→ TEXT EXCERPT:
┄┄┄┄┄┄┄┄┄┄

Railway station in Matsusaka, Mie Prefecture, Japan

Rokken Station (六軒駅, Rokken-eki) is a railway station is a passenger railway station in located in the city of Matsusaka, Mie Prefecture, Japan, operated by Central Japan Railway Company (JR Tōkai).

==Lines==
Rokken Station is served by the Kisei Main Line, and is 29.1 rail kilometers from the terminus of the line at Kameyama Station.

==Station layout==
The station consists of two opposed side platforms connected by a footbridge.There is no station building, but only a small weather shelter built onto the platform.

===Platforms===

| 1 | ■ Kisei Main Line | For Kameyama, Yokkaichi, Kuwana, Nagoya |
| 2 | ■ Kisei Main Line | For Matsusaka, Iseshi, Toba, Shingū |

== Adjacent stations ==

| « |  | Service | » |  |
Central Japan Railway Company (JR Central)

┄┄┄┄┄┄┄┄┄┄

→ DATASET EXCERPTS:
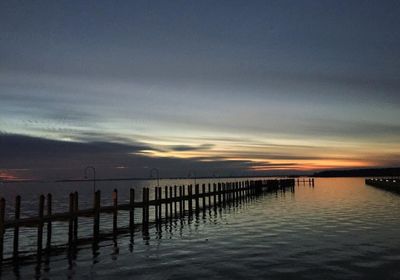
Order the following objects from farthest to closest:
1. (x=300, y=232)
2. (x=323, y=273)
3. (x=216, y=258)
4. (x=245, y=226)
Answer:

┄┄┄┄┄┄┄┄┄┄

→ REQUIRED WORK:
1. Based on the Rokken Station text, say whether each statement agrees with it. Answer yes or no, and quote the deciding words. (a) Rokken Station is 29.1 rail kilometers from Kameyama Station. (b) The station has a station building. (c) Trains for Nagoya use platform 2.
2. Answer these questions from the Rokken Station text.
(a) Which line serves the station?
(b) What connects the two platforms?
(c) Which platform number is listed for trains toward Toba?
3. Copy word for word the part of the Rokken Station text that begins with the words "Railway station in Matsusaka, Mie" and ends with "at Kameyama Station.".

→ RESULTS FOR THE EXERCISE:
1.
(a) Yes: "is 29.1 rail kilometers from the terminus of the line at Kameyama Station"
(b) No: "There is no station building"
(c) No: "| 1 | ■ Kisei Main Line | For Kameyama, Yokkaichi, Kuwana, Nagoya |"

2.
(a) The Kisei Main Line
(b) A footbridge
(c) Platform 2

3.
Railway station in Matsusaka, Mie Prefecture, Japan

Rokken Station (六軒駅, Rokken-eki) is a railway station is a passenger railway station in located in the city of Matsusaka, Mie Prefecture, Japan, operated by Central Japan Railway Company (JR Tōkai).

==Lines==
Rokken Station is served by the Kisei Main Line, and is 29.1 rail kilometers from the terminus of the line at Kameyama Station.